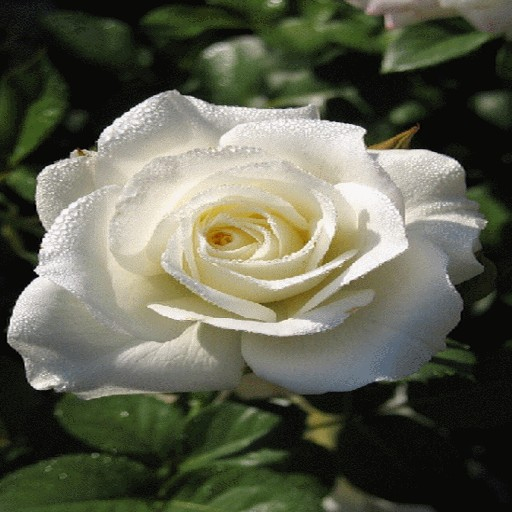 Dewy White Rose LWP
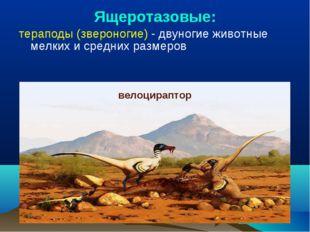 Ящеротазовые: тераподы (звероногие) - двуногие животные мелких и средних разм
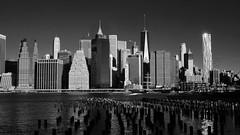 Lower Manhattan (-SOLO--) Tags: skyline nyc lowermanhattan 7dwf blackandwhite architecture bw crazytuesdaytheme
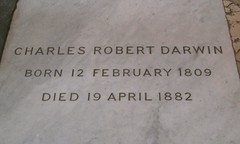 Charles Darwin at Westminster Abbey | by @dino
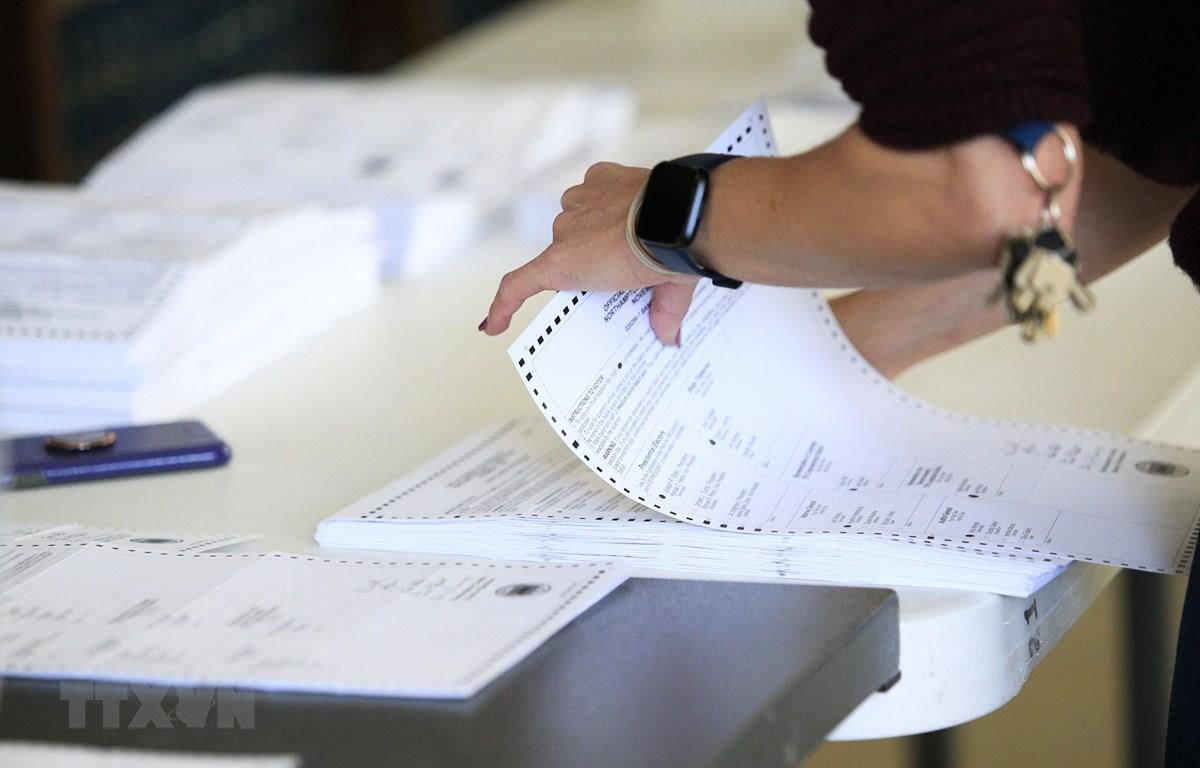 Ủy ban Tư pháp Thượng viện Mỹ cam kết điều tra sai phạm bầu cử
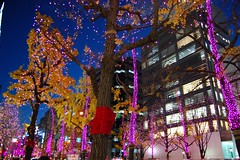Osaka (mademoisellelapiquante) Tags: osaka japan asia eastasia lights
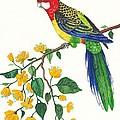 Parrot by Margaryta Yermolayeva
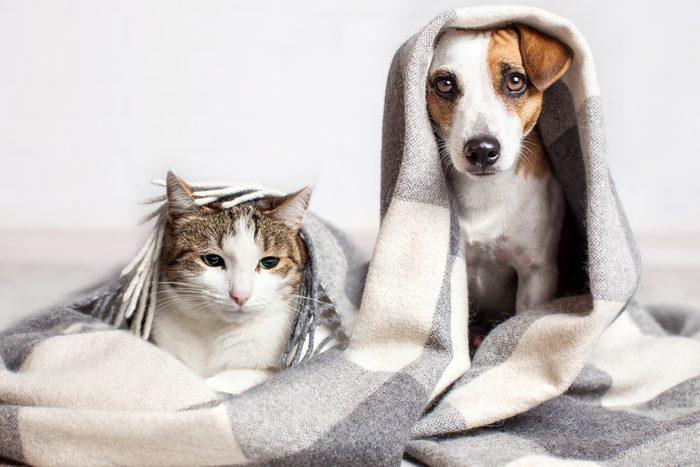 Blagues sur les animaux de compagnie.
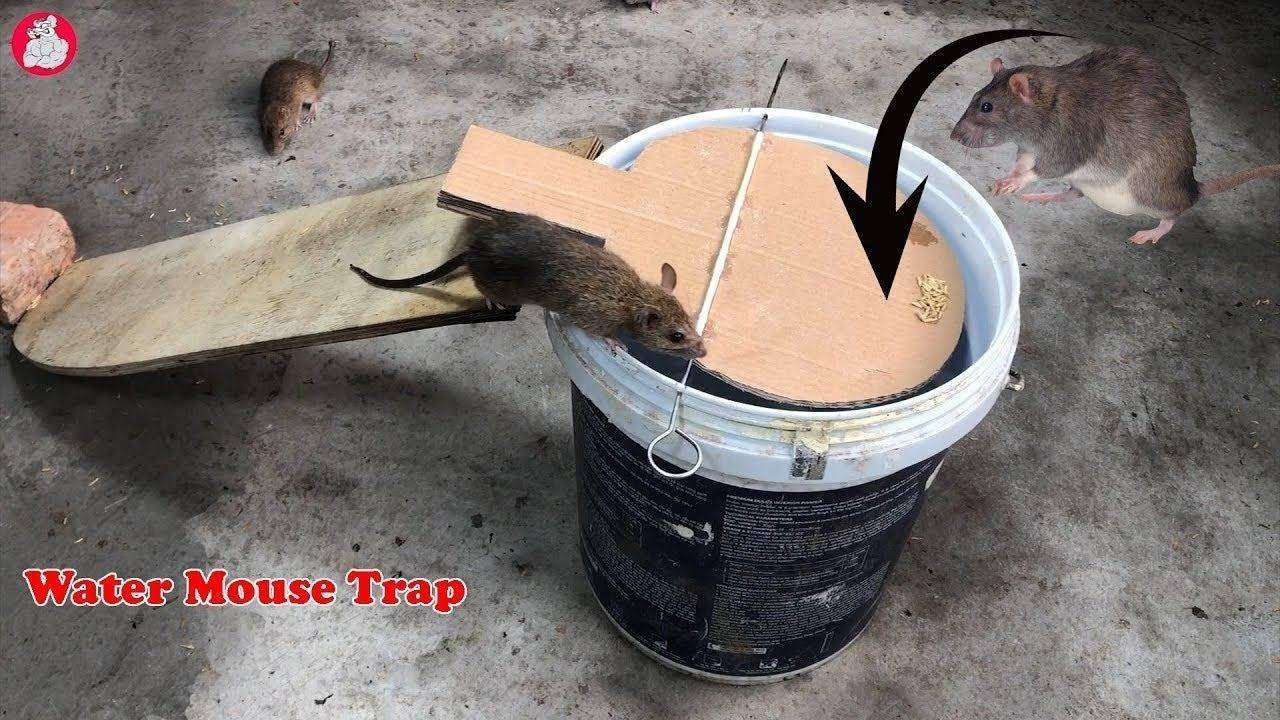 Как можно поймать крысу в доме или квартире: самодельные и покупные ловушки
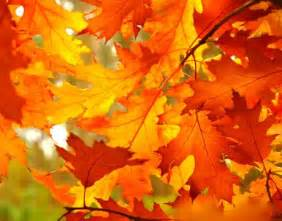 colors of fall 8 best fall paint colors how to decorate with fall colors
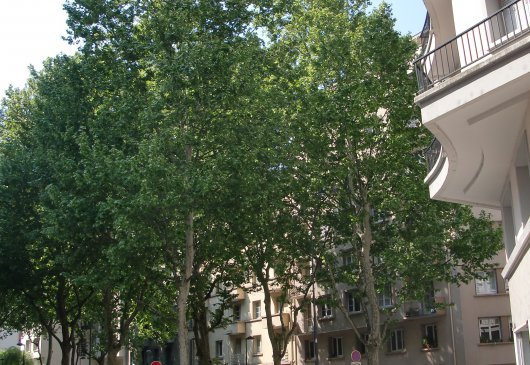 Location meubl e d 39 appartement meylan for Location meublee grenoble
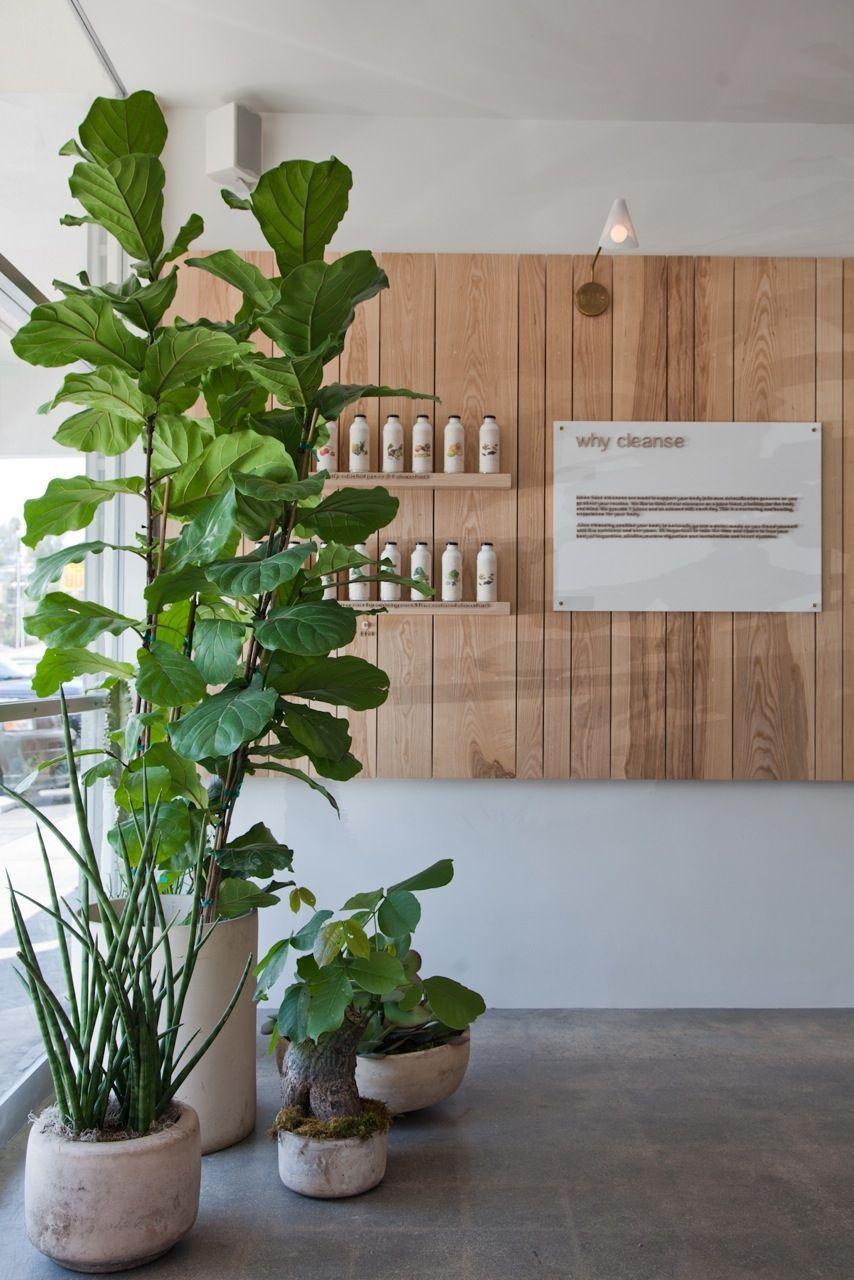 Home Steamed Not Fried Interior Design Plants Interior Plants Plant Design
|---|
▶ **Assigned task**: Give back an exact reproduction of the entries, with all pictures excluded.

▶ **Solution**:
 Dewy White Rose LWP
 Ящеротазовые: тераподы (звероногие) - двуногие животные мелких и средних разм
 Lower Manhattan (-SOLO--) Tags: skyline nyc lowermanhattan 7dwf blackandwhite architecture bw crazytuesdaytheme
 Charles Darwin at Westminster Abbey | by @dino
 Ủy ban Tư pháp Thượng viện Mỹ cam kết điều tra sai phạm bầu cử
Osaka (mademoisellelapiquante) Tags: osaka japan asia eastasia lights
 Parrot by Margaryta Yermolayeva
 Blagues sur les animaux de compagnie.
 Как можно поймать крысу в доме или квартире: самодельные и покупные ловушки
 colors of fall 8 best fall paint colors how to decorate with fall colors
 Location meubl e d 39 appartement meylan for Location meublee grenoble
 Home Steamed Not Fried Interior Design Plants Interior Plants Plant Design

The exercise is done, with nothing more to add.